-- Start Text shown --

Notes: Gortnagallon station was the western terminus of a 2¼ mile branch that opened in May 1942 to serve the United States Army Air Force (USAAF) Langford Lodge Base Air Depot Number 3. The site for the air base was selected in October 1941. The base was built by the British Ministry of Aircraft Production and it was staffed by the American Lockheed Aircraft Corporation who used civilian employees. Construction of the base was carried out between January and October 1942. Aircraft were assembled, tested and commissioned at the base.
The connecting railway line was built by the British Ministry of Aircraft Production and it connected to the Great Northern Railway Ireland (GNRI) Lisburn – Antrim branch at a point ¼ of a mile to the north of Crumlin station (at what became Siding Junction).
The station consisted of a wooden island platform with two faces. It was located on the northern side of the base close to Ardmore Road.

-- End Text shown --
-- Start Entries shown --

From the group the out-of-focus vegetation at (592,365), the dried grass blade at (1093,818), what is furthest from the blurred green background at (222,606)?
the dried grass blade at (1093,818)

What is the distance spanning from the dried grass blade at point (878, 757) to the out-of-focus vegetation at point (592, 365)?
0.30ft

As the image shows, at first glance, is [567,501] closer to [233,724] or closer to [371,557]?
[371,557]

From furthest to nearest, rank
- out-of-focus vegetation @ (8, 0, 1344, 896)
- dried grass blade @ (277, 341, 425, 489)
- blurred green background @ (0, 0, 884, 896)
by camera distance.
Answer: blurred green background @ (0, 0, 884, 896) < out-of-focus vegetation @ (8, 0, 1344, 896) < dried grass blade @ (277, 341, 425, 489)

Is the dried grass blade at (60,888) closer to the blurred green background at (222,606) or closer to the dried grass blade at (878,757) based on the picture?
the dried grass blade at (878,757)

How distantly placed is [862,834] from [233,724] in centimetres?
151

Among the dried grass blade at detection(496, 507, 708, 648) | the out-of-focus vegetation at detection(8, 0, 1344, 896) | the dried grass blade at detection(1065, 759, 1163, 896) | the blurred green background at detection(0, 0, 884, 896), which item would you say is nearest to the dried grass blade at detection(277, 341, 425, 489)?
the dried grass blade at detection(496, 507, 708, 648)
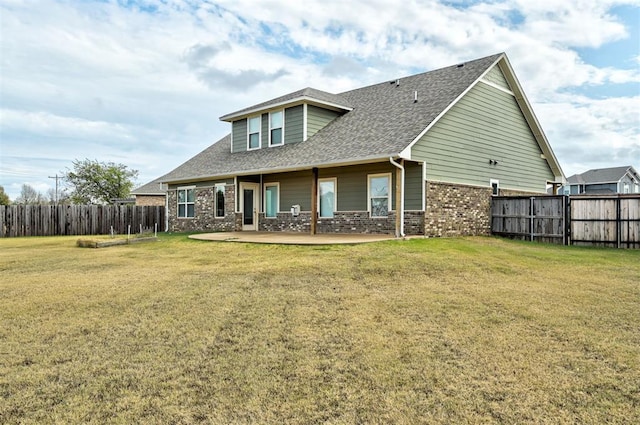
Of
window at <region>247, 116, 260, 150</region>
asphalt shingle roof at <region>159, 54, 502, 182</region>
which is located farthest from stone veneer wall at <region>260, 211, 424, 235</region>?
window at <region>247, 116, 260, 150</region>

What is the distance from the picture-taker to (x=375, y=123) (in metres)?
15.6

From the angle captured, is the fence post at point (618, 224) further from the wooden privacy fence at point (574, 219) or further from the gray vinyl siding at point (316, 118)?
the gray vinyl siding at point (316, 118)

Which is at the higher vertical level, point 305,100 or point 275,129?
point 305,100

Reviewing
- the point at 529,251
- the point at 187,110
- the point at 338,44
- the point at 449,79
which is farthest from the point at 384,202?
the point at 187,110

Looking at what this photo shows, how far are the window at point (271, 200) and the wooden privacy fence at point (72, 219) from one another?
29.0ft

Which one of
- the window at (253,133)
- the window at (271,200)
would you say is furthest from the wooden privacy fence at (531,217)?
the window at (253,133)

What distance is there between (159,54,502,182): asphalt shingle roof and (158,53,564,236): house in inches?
2.5

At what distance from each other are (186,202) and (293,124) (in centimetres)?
782

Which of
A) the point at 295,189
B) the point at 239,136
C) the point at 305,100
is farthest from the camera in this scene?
the point at 239,136

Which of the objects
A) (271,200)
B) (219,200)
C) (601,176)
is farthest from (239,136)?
(601,176)

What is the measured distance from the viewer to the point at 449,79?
53.1 feet

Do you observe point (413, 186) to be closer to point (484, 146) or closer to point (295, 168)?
point (295, 168)

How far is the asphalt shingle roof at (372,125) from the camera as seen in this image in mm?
13750

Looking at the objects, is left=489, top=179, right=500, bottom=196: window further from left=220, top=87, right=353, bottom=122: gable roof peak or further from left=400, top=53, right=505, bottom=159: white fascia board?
left=220, top=87, right=353, bottom=122: gable roof peak
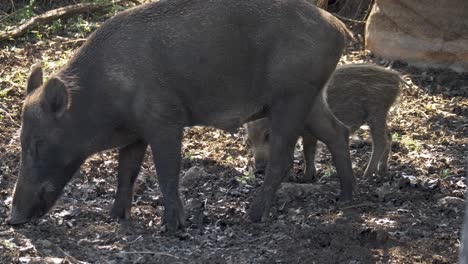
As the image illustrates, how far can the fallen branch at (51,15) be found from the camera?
34.7 ft

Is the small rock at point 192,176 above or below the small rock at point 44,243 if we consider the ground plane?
below

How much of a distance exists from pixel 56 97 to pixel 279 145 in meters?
1.55

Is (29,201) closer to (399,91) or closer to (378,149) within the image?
(378,149)

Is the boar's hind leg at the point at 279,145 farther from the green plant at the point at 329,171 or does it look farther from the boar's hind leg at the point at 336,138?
the green plant at the point at 329,171

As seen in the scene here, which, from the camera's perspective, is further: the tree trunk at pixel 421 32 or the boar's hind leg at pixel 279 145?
the tree trunk at pixel 421 32

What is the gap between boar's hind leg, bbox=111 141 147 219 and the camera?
23.3 ft

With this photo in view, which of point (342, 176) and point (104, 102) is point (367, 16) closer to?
point (342, 176)

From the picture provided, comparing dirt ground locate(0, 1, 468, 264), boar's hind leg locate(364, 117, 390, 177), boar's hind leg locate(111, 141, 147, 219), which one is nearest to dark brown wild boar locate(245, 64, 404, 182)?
boar's hind leg locate(364, 117, 390, 177)

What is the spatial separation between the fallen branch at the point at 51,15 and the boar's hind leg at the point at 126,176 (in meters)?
3.86

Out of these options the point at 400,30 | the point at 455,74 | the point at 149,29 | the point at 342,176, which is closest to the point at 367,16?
the point at 400,30

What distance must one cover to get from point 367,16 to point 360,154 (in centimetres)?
325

-- End Entries shown --

#### Problem A:
Answer these questions using the Gortnagallon station notes above.
(i) In what month and year did the branch to the air depot open?
(ii) Which railway branch did the connecting line join?
(iii) What material was the station's island platform made of?
#### Problem B:
Render this sentence from the Gortnagallon station notes above into French: "The station consisted of a wooden island platform with two faces."
#### Problem C:
Transcribe the portion of the Gortnagallon station notes above, starting with "The connecting railway" and going on through "became Siding Junction).".

#### Task result A:
(i) May 1942
(ii) The Great Northern Railway Ireland (GNRI) Lisburn – Antrim branch
(iii) Wood

#### Task result B:
La gare se composait d'un quai central en bois à deux faces.

#### Task result C:
The connecting railway line was built by the British Ministry of Aircraft Production and it connected to the Great Northern Railway Ireland (GNRI) Lisburn – Antrim branch at a point ¼ of a mile to the north of Crumlin station (at what became Siding Junction).